> _What you will do_:
**1)** List every step number of method 300 that the patent excerpt below mentions.
**2)** Reproduce the passage of the patent excerpt below starting at "Searching script 210" and ending at "reduced script 230.".

> _Reading text_:
____
For example, the pre-recorded assets 222 can lack pitch, power,
and/or duration values for a "g" after an "r" and before an "o."
Searching script 210 can result in the phrase "under God" being
found, which has the necessary acoustic characteristics that causes
the phrase "under God" to be added to the reduced script 230.
[0033] In another example, the phrase(s) "four score and" from
reference script 210 can include only phones-in-context which are
redundant to phones-in-context obtained from the pre-recorded
script 220. Thus, the pre-recorded assets 222 include ail assets
that would be generated from a script 210 phrase of "four score
and". Consequently, the phrase "four score and" would be omitted
from the reduced script 230 which results in a small amount of
savings in voice production costs. When a significant number of
phrases are omitted, the cumulative savings in production costs can
be substantial.
[0034] FIG. 3, which is formed from FIGS. 3A and 3B, is a flow
chart of a method 300 for constructing reduced script in accordance
with an embodiment of the inventive arrangements disclosed herein.
Method 300 can be performed in a context of the system 100 or any
similar system.
[0035] Method 300 can begin in step 305 where pre-recorded audio
can be decomposed into a set of pre-recorded phrases. Step 310 can
get a first one of these phrases. In step 315, a determination can
be made as to whether the current phrase is different from a
previously processed one. This step is performed to minimize
unnecessary processing since the pre-recorded corpus is not
specifically generated to create a concatenative TTS voice and
therefore likely includes many redundant phrases for purposes of
method 300. For example, the pre-recorded corpus can be a corpus
generated from recorded phrases used by a SUI. When the current
phrase contains phoneme characteristics of previously processed
phrases, it can be skipped and the method can loop from step 315 to
step 305, where a next pre-recorded phrase can be processed.
____
> _Records supplied_:
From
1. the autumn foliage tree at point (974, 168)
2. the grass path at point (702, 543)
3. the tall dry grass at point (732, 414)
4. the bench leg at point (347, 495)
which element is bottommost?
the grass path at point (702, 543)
____
> _Results in order_:
**1)** 305, 310, 315

**2)**
Searching script 210 can result in the phrase "under God" being
found, which has the necessary acoustic characteristics that causes
the phrase "under God" to be added to the reduced script 230.